Warm, but fine air in the evening.
I went through the house to see
if all things were in order, much remained to be done.
Finished my sewing, and put some things in trim for
She went to Brykinons, after school, took a pair black boots.
Spent the evening with Mrs Ruton, Josephine there. Willy
came to see Remsen.
Mr Wordworth, brought her home.
Mr H. rode out alone, called in Chelsea, invited them all
to ride; to mother this will be pleasant. G. found the
road dusty and complains of heat.
I went to Crowens, bought paper, pens and fan; the heat
was very great, although after sun-down.
Louis, took a Salt water bath.

Wednesday. 25th June. 1851.
A summers day. Extremely hot.
At nine we took the waggon [sic], and
rode up to Chelsea.
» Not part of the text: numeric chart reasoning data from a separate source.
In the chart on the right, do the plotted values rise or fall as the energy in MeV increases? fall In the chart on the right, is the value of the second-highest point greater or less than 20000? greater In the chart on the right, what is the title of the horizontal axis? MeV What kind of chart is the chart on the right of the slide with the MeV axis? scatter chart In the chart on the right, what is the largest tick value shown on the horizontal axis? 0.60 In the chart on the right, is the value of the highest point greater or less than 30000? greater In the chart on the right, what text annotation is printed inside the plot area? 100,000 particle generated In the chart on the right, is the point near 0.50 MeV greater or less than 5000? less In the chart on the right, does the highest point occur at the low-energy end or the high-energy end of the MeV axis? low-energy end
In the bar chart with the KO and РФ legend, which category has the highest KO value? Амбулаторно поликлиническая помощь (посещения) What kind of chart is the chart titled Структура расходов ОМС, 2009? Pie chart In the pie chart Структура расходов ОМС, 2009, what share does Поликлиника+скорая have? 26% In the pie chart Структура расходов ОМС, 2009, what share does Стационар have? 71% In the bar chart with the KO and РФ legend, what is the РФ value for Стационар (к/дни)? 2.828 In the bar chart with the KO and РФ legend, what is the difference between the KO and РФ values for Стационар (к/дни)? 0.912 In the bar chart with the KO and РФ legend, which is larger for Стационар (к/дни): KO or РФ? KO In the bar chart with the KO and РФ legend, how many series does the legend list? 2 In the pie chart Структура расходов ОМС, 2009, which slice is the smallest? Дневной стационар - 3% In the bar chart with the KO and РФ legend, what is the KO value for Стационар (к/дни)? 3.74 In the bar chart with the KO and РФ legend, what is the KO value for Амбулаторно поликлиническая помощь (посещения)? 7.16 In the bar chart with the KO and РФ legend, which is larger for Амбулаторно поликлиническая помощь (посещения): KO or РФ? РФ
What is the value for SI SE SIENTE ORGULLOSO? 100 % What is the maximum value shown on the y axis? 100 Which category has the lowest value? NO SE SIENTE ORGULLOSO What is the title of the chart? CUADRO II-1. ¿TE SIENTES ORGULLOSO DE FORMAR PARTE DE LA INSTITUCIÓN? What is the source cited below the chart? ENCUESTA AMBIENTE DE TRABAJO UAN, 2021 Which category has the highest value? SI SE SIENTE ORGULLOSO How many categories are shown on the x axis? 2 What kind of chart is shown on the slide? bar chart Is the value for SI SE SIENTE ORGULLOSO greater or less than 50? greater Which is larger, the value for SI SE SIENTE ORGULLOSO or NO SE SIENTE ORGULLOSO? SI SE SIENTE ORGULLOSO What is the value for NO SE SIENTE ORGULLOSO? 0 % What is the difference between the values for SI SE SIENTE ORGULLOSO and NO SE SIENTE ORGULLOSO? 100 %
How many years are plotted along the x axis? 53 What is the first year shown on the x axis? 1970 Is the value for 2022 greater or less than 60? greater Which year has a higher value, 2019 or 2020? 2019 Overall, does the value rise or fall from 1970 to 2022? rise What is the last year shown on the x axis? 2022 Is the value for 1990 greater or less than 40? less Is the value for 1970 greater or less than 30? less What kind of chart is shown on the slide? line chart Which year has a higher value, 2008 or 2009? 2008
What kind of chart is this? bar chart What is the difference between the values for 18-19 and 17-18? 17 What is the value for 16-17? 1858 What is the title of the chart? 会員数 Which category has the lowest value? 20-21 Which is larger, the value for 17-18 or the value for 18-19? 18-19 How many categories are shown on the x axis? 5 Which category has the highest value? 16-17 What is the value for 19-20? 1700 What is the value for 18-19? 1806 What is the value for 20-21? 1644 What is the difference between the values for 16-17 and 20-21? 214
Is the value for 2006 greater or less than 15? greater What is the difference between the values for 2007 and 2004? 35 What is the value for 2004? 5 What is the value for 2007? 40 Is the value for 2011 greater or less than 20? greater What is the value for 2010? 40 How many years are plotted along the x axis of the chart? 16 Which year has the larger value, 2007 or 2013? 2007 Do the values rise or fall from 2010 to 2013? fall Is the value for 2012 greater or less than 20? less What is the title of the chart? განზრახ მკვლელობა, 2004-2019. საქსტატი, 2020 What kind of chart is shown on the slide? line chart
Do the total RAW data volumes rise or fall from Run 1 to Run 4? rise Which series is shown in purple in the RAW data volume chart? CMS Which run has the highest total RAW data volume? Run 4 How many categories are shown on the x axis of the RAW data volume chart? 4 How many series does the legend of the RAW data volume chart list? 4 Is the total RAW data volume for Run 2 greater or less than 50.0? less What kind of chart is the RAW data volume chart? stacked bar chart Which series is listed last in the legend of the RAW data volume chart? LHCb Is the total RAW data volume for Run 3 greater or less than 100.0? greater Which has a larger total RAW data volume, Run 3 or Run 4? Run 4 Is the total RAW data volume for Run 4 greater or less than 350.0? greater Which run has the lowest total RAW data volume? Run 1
Pa, and Henry went with us to [Burnham’s].
They seemed to enjoy the air from the river, and took a little
milk punch. I was pleased to see them both so much
improved, my seat was front, but I did not suffer from heat.
The roads dusty.
I slept on my return, it was too warm to make any exertions.

Thursday. 26 June. 1851.

Intensely hot, not a breeze to cool the air.
My house quiet all the morning
poor children in school, how they will suffer from heat.
I slept two hours, felt unwell when I awoke.
Mr H. came home, wet with perspiration.
Jane and Mr [Tefft] passed the evening with Julia.
Some thunder and rain to night. A trifle, soon dined.
I took a carriage went Mrs B.s for the sake of my silk.

Friday. 27th June. 1851.
Excessively hot
What a terrible day this is.
I must keep quiet. Rode with G. glad to get home.
The sun gave me headache, laid an hour on the bed.
Julia finished school
Came home full of humours, six premiums, two gold
Medals, head of both Classes. Enough for one years work.
She lost the Premium for Composition, by the will of
others, not because her specimens were less worthy than
last year. I felt provoked, but she bears it very well.
We all kept the bed untill evening, and then could
not take any tea, it was so sultry. Went without eating.
Louis and G. went to ride.
I went to Chelsea with Julia after sun.set. Mrs. E. Paronly
handed me in the stage. Met us affectionately.
Pa had been very sick, on Thursday, sent off for the Dr he
thought himself in danger. Mother and C. in great distress.
Today, he is in bed and very nervous from pills given
by Dr Childs. Sterry [Julia’s other brother from Staten island]]brought him to consult.
I hoped he was getting over his pain, but it appears his
bowels are the source of his distress and agony. How
I pity his suffering in this close, debilitating weather.
He must give up anodynes,and suffer in a greater degree.